A rocket is the most lavishly expensive transportation ever invented. In a typical rocketship mission half the effort is spent fighting gravity to go up and the other half is spent fighting gravity in letting down-as crashing is considered an unsatisfactory end to a mission. The giant catapults on Luna, on Terra, on Mars, and in space are giant statements against the wastefulness of rocket engines.
Contrariwise, the ballistic subway is the most economical transportation ever devised: No mass is burned up or thrown away and the energy used in speeding up is given back at the other end in slowing down.
No magic is involved. An electric catapult is a motor generator. Never mind that it doesn't look like one. In its acceleration phase it is a motor; electric power is converted into kinetic energy. In its decelerating phase it is a generator; the kinetic energy extracted from the capsule is pulled out as electric power and stored in a Shipstone. Then the same energy is taken from the Shipstone to hurt the capsule back to Kong.
A Free Lunch!
Not quite. There are hysteresis losses and other inefficiencies. Entropy always increases; the second law of thermodynamics can't be snubbed. What it most resembles is regenerative braking. There was a time, years ago, when surface cars were slowed and stopped by friction, rudely applied. Then a bright lad realized that a turning wheel could be stopped by treating it as a generator and making it pay for the privilege of being stopped-the angular momentum could be extracted and stored in a "storage battery" (an early predecessor of Shipstones).
The capsule from Kong does much the same; in cutting magnetic lines of force at the L-City end it generates a tremendous electromotive force, which stops the capsule and changes its kinetic energy into electrical energy, which is then stored.
But the passenger need know nothing of this.
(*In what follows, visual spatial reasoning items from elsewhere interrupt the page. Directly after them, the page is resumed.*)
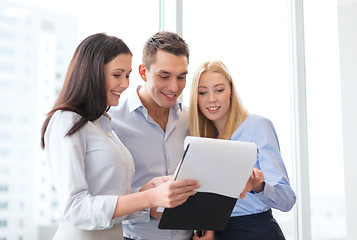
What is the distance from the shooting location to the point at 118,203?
1313mm

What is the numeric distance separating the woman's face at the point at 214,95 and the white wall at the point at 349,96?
5.66ft

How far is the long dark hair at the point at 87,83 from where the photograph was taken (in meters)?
1.44

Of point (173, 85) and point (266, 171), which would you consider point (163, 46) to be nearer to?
point (173, 85)

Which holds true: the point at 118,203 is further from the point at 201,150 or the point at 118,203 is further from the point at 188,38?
the point at 188,38

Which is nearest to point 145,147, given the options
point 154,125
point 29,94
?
point 154,125

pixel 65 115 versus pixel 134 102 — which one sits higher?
pixel 134 102

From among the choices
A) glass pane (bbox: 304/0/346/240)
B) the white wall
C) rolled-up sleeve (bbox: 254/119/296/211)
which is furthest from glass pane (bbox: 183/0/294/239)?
rolled-up sleeve (bbox: 254/119/296/211)

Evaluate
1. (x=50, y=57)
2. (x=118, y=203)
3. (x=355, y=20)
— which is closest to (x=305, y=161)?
(x=355, y=20)

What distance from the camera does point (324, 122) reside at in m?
3.55

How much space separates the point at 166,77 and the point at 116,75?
0.34 m

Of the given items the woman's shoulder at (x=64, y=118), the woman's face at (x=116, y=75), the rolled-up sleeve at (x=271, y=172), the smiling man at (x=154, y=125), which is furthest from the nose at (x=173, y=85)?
the woman's shoulder at (x=64, y=118)

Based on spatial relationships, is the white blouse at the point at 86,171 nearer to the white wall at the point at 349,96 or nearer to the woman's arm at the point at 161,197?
the woman's arm at the point at 161,197

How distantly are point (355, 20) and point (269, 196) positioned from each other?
2239 mm

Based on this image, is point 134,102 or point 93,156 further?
point 134,102
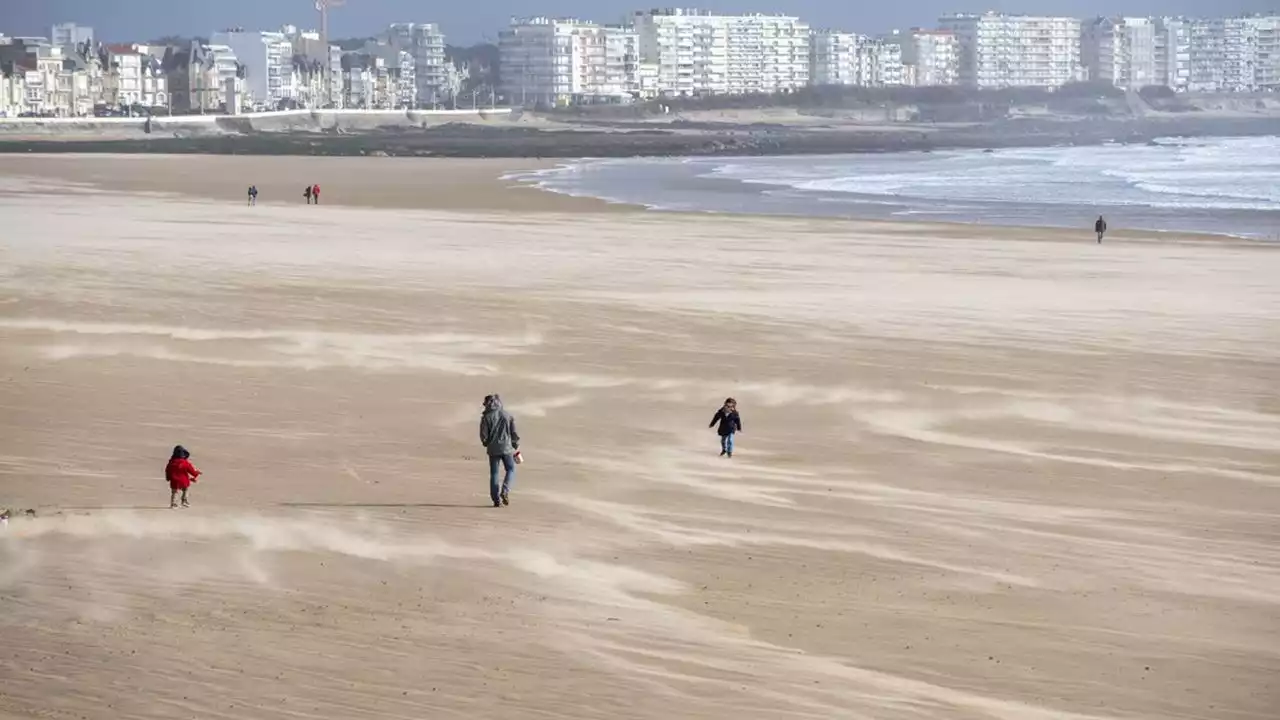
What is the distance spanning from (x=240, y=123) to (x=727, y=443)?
5364 inches

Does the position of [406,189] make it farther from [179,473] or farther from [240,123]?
[240,123]

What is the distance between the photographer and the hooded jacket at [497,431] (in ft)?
43.3

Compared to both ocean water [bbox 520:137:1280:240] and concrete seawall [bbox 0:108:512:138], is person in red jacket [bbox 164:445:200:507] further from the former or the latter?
concrete seawall [bbox 0:108:512:138]

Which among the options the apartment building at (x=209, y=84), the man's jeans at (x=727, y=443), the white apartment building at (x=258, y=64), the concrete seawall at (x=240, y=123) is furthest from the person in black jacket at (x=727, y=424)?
the white apartment building at (x=258, y=64)

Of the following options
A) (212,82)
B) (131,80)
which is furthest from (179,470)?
(212,82)

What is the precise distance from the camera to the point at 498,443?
13.2 m

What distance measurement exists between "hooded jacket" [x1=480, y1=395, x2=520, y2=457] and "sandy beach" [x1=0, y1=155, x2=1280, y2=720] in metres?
0.42

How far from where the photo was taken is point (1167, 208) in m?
49.2

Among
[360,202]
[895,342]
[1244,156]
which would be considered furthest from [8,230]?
[1244,156]

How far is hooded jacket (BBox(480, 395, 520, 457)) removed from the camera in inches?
520

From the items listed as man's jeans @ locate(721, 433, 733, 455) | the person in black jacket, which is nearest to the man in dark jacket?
the person in black jacket

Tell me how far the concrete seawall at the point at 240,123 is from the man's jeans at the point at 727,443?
364 feet

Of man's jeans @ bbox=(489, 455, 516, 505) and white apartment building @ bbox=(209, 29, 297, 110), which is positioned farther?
white apartment building @ bbox=(209, 29, 297, 110)

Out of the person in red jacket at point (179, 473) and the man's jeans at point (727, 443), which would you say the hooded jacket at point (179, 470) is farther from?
the man's jeans at point (727, 443)
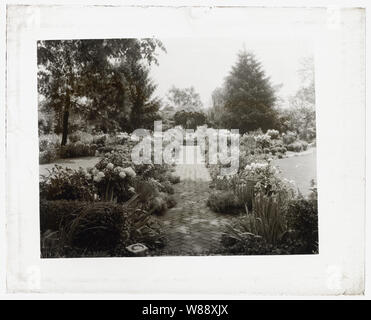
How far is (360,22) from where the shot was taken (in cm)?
412

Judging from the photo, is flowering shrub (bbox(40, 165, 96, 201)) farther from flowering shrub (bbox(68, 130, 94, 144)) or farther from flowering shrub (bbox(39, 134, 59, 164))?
flowering shrub (bbox(68, 130, 94, 144))

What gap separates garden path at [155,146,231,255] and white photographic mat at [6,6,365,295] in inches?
6.6

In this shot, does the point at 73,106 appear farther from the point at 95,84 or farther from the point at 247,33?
the point at 247,33

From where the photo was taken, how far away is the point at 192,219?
4242 millimetres

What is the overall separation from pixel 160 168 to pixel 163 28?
1.78 m

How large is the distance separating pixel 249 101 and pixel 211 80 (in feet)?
1.88

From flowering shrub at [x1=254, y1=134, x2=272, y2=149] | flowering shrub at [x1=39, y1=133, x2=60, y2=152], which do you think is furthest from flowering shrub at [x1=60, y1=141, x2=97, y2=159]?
flowering shrub at [x1=254, y1=134, x2=272, y2=149]

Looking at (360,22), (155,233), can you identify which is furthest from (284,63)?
(155,233)

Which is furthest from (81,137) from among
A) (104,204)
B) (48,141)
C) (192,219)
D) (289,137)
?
(289,137)

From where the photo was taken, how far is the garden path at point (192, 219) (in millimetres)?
4207

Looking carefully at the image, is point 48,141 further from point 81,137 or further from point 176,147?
point 176,147

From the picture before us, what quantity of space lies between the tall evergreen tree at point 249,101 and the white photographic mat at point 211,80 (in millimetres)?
399

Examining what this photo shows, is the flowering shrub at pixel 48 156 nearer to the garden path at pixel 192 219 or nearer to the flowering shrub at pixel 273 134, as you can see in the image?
the garden path at pixel 192 219

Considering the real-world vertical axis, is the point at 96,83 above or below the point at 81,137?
above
He simply lounges in his "hammock" rack for the gentlest ride possible.
We had just spent most of three days in rolling seven hundred kilometers. Now we traveled fifteen hundred kilometers in eighteen minutes.
We had to shoulder our way out of the capsule and into the tube station because there were Shriners impatiently awaiting the opportunity to board for Kong. I heard one say that "they" (that anonymous "they" who are to blame for everything)- "they ought to put on more cars." A Loonie tried to explain to him the impossibility involved in his demand-just one tube, able to handle only one capsule, which could be at this end or at the far end or in free flight in between. But never two capsules in the tube-impossible, suicidal.
His explanation met with blank disbelief. The visitor seemed to have trouble, too, in grasping the idea that the ballistic tube was privately owned and totally unregulated... a matter that came up when the Loonie finally said, "You want another tube, go ahead! Build it! You are free to do so; nobody is stopping you. If that doesn't satisfy you, go back to Liverpool!"
Unkind of him. Earthworms can't help being earthworms. Every year some of them die through inability to comprehend that Luna is not like Liverpool, or Denver, or Buenos Aires.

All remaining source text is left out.